トレーナーから、お前はボクシングには向いてないって真顔で言われたよ。
なので、ジムではつまんねえ基礎練習ばかり三ヶ月もやらされた。
おかげでガタイは良くなったけどな。
そのうち俺がそこらの不良達と喧嘩してるって噂がジムの会長の耳に入ったんだろうな。
ボクサーは素人相手に喧嘩するなって、すっげー説教をくらった。
入門以来、俺はろくにまともなボクシングの練習なんかさせてもらってないのにな。
で、素人相手にいくら喧嘩が強くても、プロにはかなわないことを教えてやるって、プロテストに合格したジムの先輩とスパーリングすることになった。

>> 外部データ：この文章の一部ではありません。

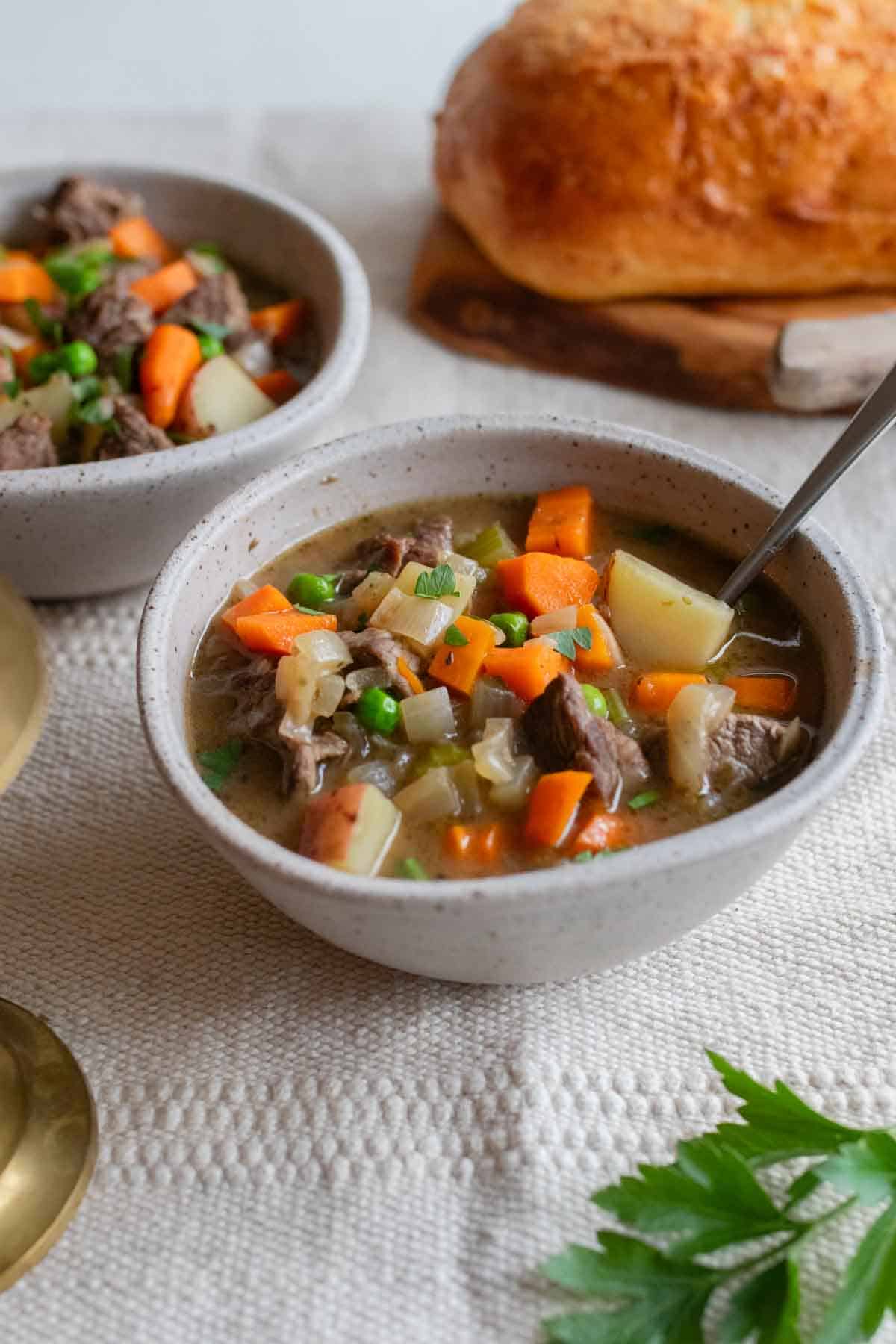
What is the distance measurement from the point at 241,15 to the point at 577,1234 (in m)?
6.19

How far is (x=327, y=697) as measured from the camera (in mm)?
2896

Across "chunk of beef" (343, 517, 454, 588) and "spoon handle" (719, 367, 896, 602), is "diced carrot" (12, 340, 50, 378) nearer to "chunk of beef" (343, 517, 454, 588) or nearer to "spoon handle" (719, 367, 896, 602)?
"chunk of beef" (343, 517, 454, 588)

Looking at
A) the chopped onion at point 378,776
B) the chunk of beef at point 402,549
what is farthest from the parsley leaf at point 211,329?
the chopped onion at point 378,776

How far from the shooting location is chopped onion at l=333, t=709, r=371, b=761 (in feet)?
9.46

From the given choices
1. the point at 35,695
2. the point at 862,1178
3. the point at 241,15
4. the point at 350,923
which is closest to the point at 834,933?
the point at 862,1178

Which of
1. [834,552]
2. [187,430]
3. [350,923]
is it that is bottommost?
[187,430]

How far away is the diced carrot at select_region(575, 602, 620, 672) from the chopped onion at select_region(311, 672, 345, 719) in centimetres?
50

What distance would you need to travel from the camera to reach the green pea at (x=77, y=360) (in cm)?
390

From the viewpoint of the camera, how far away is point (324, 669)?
9.58 ft

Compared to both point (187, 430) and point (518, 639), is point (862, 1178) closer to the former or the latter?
point (518, 639)

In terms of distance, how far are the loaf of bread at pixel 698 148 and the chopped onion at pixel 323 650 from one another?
2049mm

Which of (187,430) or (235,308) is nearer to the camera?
(187,430)

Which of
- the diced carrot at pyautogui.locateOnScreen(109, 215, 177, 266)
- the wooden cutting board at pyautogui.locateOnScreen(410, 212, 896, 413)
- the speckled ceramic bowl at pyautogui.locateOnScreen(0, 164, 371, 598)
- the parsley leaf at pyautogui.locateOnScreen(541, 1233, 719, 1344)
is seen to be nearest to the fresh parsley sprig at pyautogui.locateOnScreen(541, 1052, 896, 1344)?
the parsley leaf at pyautogui.locateOnScreen(541, 1233, 719, 1344)

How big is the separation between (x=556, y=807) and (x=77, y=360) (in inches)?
79.2
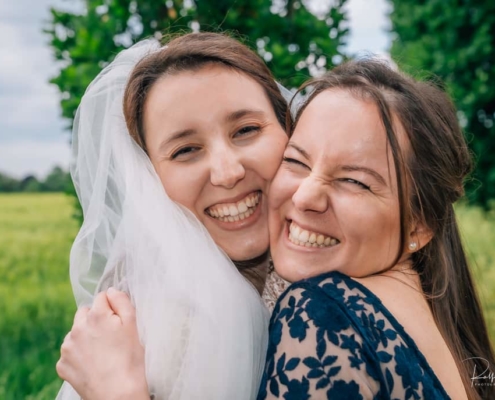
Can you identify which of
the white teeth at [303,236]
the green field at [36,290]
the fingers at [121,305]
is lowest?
the green field at [36,290]

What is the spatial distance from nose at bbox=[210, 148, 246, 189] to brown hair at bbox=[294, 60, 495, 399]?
13.6 inches

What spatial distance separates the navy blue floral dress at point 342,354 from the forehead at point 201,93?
3.15ft

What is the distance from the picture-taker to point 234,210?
8.59 ft

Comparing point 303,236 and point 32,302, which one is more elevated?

プロと殴り合うのは初めてだからな。めちゃ緊張した。さすがに。
で、開始18秒で俺がノックアウトした。右フック一発。
先輩は完全に意識失ってた。
会長は苦笑い。
偶然いいパンチが顎に入ったぐらいに思ったんだろうな。
他の練習生を俺の次の相手にさせようとしたんだけど、俺が近隣の不良達相手に無敵なことをみんな知っているから、俺とのスパーを嫌がるんだよ。
だいたい目の前で、プロテスト合格の先輩が秒で俺にノックアウトされるのも見たしな。
で、仕方ないって感じで、ちょうど練習に来ていた日本ランカーの先輩が俺とスパーリングすることになった。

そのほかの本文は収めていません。